Empty run list after failed run (Windows)

I’m using knife-rackspace to create servers. Whenever I experience an error, the next time I run chef, my node’s run list is empty.

  1. Is this desired behavior?
  2. Am I missing something here?

Thanks!

Brian

On Friday, February 20, 2015 at 2:10 PM, Brian Begy wrote:

I’m using knife-rackspace to create servers. Whenever I experience an error, the next time I run chef, my node’s run list is empty.

Chef avoids saving data until the end of the chef-client run because you might rely on attributes you set some time during the run to be available for searching. Because of the way the bootstrap process works (it puts some files on disk for chef-client to read so it can create the node itself), the run list just doesn’t get saved to the server.

You can work around this by running chef-client -j /etc/chef/first-boot.json when you run chef-client the next time.

Is this desired behavior?
This is pretty annoying, and there are a few ways it can be fixed.
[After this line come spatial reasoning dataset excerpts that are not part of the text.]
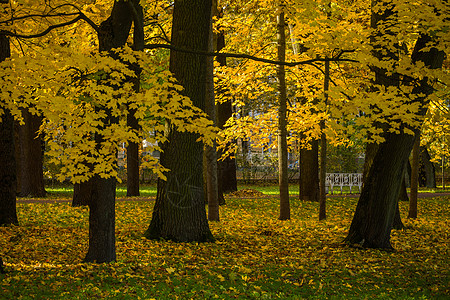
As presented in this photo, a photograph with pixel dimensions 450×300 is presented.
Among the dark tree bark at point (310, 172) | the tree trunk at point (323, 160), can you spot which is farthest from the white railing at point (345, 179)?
the tree trunk at point (323, 160)

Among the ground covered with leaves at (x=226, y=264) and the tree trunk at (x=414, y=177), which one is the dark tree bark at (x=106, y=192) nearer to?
the ground covered with leaves at (x=226, y=264)

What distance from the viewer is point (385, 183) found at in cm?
1030

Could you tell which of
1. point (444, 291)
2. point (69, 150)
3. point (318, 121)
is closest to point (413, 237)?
point (318, 121)

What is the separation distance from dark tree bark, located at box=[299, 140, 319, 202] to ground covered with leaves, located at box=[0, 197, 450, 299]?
4.67m

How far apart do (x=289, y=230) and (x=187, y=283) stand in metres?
6.32

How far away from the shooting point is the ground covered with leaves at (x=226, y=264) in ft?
22.3

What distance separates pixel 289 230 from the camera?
515 inches

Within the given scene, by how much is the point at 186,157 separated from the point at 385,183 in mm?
3930

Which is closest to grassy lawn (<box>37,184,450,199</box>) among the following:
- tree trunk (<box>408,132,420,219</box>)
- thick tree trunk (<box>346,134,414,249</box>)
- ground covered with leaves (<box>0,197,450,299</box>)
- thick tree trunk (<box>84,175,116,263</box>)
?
ground covered with leaves (<box>0,197,450,299</box>)

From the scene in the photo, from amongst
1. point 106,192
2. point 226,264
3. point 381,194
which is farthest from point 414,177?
point 106,192

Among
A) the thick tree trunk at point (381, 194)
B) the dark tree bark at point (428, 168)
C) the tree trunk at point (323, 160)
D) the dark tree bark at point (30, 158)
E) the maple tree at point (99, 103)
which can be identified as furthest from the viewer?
the dark tree bark at point (428, 168)

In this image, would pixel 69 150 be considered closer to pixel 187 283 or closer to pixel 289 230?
pixel 187 283

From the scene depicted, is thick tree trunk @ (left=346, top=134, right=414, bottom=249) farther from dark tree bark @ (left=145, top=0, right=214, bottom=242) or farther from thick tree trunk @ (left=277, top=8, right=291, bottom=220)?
thick tree trunk @ (left=277, top=8, right=291, bottom=220)

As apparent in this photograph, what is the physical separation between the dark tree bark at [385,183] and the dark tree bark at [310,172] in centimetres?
768
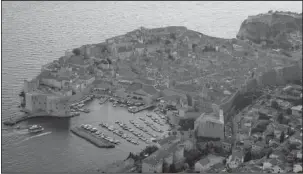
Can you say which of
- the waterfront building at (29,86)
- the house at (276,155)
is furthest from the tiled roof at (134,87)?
the house at (276,155)

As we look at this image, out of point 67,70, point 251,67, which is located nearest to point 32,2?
point 67,70

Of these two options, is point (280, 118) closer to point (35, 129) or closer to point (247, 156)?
point (247, 156)

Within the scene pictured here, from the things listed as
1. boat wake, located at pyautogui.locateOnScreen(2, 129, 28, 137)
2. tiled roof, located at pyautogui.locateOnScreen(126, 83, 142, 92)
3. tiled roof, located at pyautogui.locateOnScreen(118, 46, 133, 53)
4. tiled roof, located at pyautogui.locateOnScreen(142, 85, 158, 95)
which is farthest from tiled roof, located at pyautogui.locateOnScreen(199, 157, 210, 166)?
tiled roof, located at pyautogui.locateOnScreen(118, 46, 133, 53)

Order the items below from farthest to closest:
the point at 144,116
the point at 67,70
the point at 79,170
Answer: the point at 67,70 < the point at 144,116 < the point at 79,170

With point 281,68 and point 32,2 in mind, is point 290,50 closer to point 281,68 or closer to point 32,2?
point 281,68

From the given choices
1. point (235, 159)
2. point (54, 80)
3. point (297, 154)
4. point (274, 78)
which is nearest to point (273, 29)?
point (274, 78)

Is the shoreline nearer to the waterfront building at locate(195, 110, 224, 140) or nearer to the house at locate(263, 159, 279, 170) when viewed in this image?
the waterfront building at locate(195, 110, 224, 140)
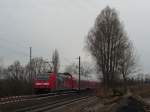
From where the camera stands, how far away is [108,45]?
208ft

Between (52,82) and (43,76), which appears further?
(43,76)

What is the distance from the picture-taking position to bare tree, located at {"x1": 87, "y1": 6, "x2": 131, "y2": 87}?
62.8 metres

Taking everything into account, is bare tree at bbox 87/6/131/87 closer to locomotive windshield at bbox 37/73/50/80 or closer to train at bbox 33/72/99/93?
train at bbox 33/72/99/93

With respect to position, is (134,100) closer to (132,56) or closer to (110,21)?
(110,21)

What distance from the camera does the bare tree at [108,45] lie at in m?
62.8

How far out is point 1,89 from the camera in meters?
49.1

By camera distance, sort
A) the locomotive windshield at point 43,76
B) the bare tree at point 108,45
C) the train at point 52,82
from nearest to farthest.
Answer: the train at point 52,82
the locomotive windshield at point 43,76
the bare tree at point 108,45

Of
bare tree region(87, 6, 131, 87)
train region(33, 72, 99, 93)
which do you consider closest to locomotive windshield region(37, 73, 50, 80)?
train region(33, 72, 99, 93)

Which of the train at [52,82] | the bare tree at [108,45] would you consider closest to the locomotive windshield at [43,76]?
the train at [52,82]

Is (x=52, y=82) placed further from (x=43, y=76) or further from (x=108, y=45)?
(x=108, y=45)

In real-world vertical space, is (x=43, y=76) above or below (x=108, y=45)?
below

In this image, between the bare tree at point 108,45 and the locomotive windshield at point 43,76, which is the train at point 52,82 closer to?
the locomotive windshield at point 43,76

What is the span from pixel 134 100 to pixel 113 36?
47164mm

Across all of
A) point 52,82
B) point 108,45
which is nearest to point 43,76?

On a fundamental level the problem is that the node object mixes desired state (instructions you give chef-client that tell it how to configure a node to your liking) with last observed state (attributes from ohai and cookbooks that are set based on what chef-client actually did the last time it ran). I’m working on a feature called policyfiles that fixes a lot of this by making a separate object on the server own the run list (there’s a lot more to that, see here: https://github.com/chef/chef-dk/blob/master/POLICYFILE_README.md ).

A more targeted fix would be for chef-client to check for /etc/chef/first-boot.json and use it if it’s around, but then move it out of the way on the first successful run. Overall, that’s not too hard to do, but it would have to be implemented in a way that wouldn’t break anyone who had a stale first-boot.json lying around (probably could be a config option to enable this and then the bootstrap process could set this to enabled by default).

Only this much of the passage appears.